Merci également aux personnes qui s’occupent de la post-production des podcasts : Samuel Aubert, Élodie Déniel-Girodon, Lang 1, Julien Osman, bénévoles à l’April, et Olivier Grieco, le directeur d’antenne de la radio.
Merci également aux personnes qui découpent les podcasts complets des émissions en podcasts individuels par sujet : Quentin Gibeaux et Théocrite, c’était sa première la semaine dernière, bénévoles à l’April.
Vous retrouverez sur notre site web, libreavous.org/225, toutes les références utiles de l’émission du jour ainsi que sur le site web de la radio, causecommune.fm. Vous pouvez également nous laisser un message via le site.
Si vous préférez nous parler vous pouvez nous laisser un message sur le répondeur de la radio, le numéro est le 09 72 51 55 46.
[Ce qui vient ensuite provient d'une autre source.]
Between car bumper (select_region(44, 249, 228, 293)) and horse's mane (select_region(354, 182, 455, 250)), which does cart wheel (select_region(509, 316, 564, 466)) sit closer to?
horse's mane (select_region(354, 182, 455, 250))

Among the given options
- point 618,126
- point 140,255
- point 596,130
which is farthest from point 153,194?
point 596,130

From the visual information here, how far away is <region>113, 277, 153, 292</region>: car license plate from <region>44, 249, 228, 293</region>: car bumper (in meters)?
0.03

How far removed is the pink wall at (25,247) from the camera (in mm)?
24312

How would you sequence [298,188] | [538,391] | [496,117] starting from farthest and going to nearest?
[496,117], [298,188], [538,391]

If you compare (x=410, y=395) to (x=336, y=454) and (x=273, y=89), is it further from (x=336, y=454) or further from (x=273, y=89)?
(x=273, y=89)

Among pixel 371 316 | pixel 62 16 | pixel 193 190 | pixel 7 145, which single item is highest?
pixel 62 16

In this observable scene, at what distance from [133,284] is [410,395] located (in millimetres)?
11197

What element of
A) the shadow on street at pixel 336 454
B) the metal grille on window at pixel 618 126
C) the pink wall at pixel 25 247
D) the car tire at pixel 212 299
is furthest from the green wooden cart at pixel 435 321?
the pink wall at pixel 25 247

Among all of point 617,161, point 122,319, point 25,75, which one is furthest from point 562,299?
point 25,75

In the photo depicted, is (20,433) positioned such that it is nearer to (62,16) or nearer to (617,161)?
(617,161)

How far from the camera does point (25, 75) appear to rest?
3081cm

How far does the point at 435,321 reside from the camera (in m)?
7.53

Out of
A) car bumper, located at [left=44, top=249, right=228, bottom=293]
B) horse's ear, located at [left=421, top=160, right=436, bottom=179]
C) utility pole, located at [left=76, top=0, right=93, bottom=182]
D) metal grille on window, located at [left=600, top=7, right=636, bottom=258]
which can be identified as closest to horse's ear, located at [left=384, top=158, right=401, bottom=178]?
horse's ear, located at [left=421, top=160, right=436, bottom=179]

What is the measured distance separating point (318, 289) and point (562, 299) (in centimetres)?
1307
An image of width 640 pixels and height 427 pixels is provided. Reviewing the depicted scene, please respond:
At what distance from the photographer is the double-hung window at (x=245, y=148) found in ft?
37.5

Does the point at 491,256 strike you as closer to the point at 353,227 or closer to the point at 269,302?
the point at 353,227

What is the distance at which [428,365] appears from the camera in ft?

Nous vous remercions d’avoir écouté l’émission. Si vous avez aimé cette émission, n’hésitez pas à en parler le plus possible autour de vous et à faire connaître également la radio Cause Commune, la voix des possibles.
La prochaine émission aura lieu en direct mardi 12 novembre 2024 à 15 heures 30. Notre sujet principal sera animé par Laurent Costy, dont j’ai parlé à l’instant, et portera sur Bénévalibre, un logiciel qui facilite la gestion et la valorisation du bénévolat dans les associations.
Nous vous souhaitons de passer une belle fin de journée. On se retrouve en direct mardi 12 novembre et d’ici là, portez-vous bien.
Générique de fin d’émission : Wesh Tone par Realaze.
Frédéric Couchet : Élise a baissé le volume du générique. L’émission est terminée, mais il y a, je suis sûr, encore des personnes qui écoutent jusqu’à la fin du générique. On a parlé à deux reprises de la campagne, Le Lama déchaîné. Si vous allez sur le site april.org/campagne, vous verrez qu’il y a un lama et vous vous poserez la question : pourquoi le lama ? Le lama a l’air blasé, mais je vais vous donner un truc : si vous cliquez sur l’image, apparaît un lama qui crache et une bulle qui dit « Quand April fâchée, April faire toujours ainsi. »
Le lama qui crache a été imaginé en réaction à des politiques, des personnes politiques, qui trouvaient que l’April était parfois trop virulente dans ses communications alors qu’en réalité elle faisait simplement son travail face à des projets de loi très discutables. Donc, l’explication du Lama déchaîné sur april.org/campagne.
Bonne fin de générique à vous.
Générique de fin d’émission : Wesh Tone par Realaze.